Gordon went back into the house and returned to Dawes’ study. He replaced the rag in the hole in the floor, keeping his face well away from it and then opened a window to help clear away the lingering smell — or at least replace it with that of moss and wet earth from the garden. He slumped back down in the desk chair for a few moments, thinking about what he had to do now.

He was quite sure about the smell. It was the acid that had been used on Anne-Marie’s body and it was coming from a cellar below. In the course of her cleaning, Blodwyn Marsh must have removed the rag from the hole in the floor and breathed in the fumes just as he had done. He would have to go down there and investigate.

The door to the cellar, as Gordon found after a brief search, was located in a small pantry leading off the kitchen and it was no great surprise to find it locked. Nor was it any great surprise to find that the key was nowhere to be seen. There was a hook in the wall by the door, but no key. The door itself did not seem all that substantial and moved quite a bit in the frame when Gordon pushed and pulled the handle so he reckoned that he had three choices. He could search for the key; he could stop now and suggest to the police that it might be a good idea to take a look at the house, or he could simply put his shoulder to the door. Choice number three won by a clear margin. The door parted company with its lock at the third attempt and swung back to judder off the stone cellar wall.
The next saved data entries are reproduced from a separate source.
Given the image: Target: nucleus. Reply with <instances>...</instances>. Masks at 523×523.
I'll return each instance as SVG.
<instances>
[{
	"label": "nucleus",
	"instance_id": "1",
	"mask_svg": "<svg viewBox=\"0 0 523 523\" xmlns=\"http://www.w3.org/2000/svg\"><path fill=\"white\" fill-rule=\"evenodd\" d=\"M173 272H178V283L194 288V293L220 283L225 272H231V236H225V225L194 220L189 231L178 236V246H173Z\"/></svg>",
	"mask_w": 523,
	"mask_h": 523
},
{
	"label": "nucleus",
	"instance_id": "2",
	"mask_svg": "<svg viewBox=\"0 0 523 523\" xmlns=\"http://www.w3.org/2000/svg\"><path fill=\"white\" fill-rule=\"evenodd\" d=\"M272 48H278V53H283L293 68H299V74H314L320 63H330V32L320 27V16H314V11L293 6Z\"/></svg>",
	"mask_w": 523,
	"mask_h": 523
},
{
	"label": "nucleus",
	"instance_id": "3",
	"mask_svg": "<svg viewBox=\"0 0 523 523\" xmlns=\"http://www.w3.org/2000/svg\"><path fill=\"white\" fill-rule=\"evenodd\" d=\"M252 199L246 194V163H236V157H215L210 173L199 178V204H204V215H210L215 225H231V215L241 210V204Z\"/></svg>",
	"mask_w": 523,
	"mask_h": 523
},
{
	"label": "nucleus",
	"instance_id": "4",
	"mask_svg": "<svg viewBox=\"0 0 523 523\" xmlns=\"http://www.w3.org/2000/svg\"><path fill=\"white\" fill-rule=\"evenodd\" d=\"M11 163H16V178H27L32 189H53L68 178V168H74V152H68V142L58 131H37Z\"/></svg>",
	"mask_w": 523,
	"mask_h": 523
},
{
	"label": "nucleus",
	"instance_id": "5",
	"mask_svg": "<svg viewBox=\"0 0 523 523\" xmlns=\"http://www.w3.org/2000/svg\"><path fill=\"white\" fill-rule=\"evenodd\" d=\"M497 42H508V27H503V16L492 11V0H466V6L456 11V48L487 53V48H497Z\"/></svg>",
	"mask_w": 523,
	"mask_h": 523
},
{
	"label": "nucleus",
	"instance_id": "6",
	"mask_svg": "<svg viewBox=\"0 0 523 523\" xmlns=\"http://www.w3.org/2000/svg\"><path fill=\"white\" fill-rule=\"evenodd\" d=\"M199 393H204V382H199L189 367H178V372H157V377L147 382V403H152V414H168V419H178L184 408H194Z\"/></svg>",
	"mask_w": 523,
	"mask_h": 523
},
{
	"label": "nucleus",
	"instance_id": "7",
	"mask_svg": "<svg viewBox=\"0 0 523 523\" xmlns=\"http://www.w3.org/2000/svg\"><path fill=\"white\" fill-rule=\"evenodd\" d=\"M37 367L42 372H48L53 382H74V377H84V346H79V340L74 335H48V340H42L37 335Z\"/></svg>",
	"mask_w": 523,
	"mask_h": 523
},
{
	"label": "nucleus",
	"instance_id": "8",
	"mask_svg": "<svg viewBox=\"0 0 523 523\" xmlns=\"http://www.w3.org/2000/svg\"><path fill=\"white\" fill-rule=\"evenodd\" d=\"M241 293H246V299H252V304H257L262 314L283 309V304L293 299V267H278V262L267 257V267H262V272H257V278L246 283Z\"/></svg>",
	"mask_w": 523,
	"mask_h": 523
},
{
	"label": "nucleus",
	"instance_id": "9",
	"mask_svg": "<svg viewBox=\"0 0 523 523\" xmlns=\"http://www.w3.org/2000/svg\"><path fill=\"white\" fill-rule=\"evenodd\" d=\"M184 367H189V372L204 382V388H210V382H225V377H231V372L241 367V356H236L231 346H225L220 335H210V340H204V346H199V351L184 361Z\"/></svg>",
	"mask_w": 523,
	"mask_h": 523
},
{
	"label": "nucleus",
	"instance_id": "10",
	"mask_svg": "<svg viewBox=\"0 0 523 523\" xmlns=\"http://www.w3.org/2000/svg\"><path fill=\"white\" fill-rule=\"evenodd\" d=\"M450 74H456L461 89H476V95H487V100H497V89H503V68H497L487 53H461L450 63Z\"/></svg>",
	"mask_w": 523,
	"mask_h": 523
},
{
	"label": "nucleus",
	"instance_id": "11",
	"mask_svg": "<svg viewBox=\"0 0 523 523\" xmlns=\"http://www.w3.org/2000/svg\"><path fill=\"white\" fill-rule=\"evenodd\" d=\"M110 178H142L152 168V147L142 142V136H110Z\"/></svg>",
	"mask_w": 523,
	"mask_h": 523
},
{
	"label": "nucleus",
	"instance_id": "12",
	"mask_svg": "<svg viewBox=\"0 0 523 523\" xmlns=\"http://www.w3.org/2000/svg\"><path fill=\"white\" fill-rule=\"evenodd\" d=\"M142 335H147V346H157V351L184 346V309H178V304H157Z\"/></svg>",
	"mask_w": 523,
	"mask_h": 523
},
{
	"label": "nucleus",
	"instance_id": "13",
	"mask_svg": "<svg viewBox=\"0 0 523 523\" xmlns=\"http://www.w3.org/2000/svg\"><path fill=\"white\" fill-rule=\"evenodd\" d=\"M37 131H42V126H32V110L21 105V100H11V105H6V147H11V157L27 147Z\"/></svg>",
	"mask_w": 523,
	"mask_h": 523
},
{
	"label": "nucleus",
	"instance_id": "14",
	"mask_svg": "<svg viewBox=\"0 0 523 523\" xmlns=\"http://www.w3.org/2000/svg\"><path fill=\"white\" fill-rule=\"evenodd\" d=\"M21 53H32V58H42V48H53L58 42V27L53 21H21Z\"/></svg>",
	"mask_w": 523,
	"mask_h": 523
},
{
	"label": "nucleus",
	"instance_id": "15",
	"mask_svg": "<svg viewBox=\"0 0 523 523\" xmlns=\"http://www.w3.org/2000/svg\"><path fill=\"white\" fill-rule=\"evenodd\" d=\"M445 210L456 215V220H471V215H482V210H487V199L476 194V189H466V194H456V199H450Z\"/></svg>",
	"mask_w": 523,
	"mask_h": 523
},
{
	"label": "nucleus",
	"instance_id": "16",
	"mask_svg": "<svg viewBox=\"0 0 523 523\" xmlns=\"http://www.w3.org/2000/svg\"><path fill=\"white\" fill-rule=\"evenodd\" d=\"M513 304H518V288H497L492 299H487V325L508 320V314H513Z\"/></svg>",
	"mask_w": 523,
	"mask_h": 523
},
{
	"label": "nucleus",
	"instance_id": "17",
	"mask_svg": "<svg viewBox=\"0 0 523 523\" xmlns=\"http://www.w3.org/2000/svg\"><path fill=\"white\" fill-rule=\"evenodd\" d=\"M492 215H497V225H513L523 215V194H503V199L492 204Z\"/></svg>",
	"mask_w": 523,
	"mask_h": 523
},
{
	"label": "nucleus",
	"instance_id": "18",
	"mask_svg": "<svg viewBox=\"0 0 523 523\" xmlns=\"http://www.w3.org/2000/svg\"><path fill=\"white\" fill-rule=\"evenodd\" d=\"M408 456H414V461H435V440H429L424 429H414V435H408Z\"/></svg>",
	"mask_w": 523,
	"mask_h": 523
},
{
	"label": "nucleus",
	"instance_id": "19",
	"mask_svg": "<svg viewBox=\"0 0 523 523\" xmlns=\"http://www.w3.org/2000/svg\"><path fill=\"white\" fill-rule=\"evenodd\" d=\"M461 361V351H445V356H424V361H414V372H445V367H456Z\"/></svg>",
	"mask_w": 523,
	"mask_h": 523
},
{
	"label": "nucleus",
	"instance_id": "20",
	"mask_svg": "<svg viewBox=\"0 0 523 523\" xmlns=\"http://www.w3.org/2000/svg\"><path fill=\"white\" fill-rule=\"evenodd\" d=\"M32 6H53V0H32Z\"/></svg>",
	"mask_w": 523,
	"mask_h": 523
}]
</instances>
Gordon found an old-fashioned, brass light switch on the wall and clicked it on before pausing at the head of the stairs for a moment. He could smell acid in the air but it was nowhere near as strong as it had been by the hole in the floor. He went down slowly, giving his eyes time to get accustomed to the gloom, as there was only one light bulb to illuminate a pretty big cellar. Although it was unshaded, he doubted if it were more than forty watts.

The smell of dampness, evident upstairs, was much stronger down here and was mixed with the smell of old wood from the stairs and of course, acid fumes. He took out some paper tissues from his pocket and held them over his nose as a precaution as he made his way over to the area he reckoned would be directly below the radiator upstairs. It was dark there because it was a good way away from the light bulb but when he got closer, Gordon could see that there was a workbench there with two modern Anglepoise lamps sitting on it. He clicked them on to illuminate the rough bench like an island in the darkness.

At the side of the bench was a heavy porcelain sink mounted on a frame constructed of thick wooden stilts. It had a loose polystyrene cover on it but it was quite clear to Gordon that this was what held the acid. He took the tissues away from his face for a moment, gingerly testing the air at this location and found to his surprise that the fumes still weren’t as strong he’d anticipated. The lid, although light, seemed to contain them quite well. This posed the question of why they had been so strong upstairs.

Gordon was pondering this when the question answered itself, thanks to a gust of wind outside. There was a wall ventilator mounted in the stonework below the bath — a simple iron grid leading to the outside. Every so often the wind would gust through it, sending an up draught that caught the polystyrene lid and raised it a little. Fumes would escape and be wafted directly upwards to where the hole in the floor was located. It was a very localised concentration of the fumes. Both he and Blodwyn Marsh had just been unlucky to be near the hole when the wind had blown.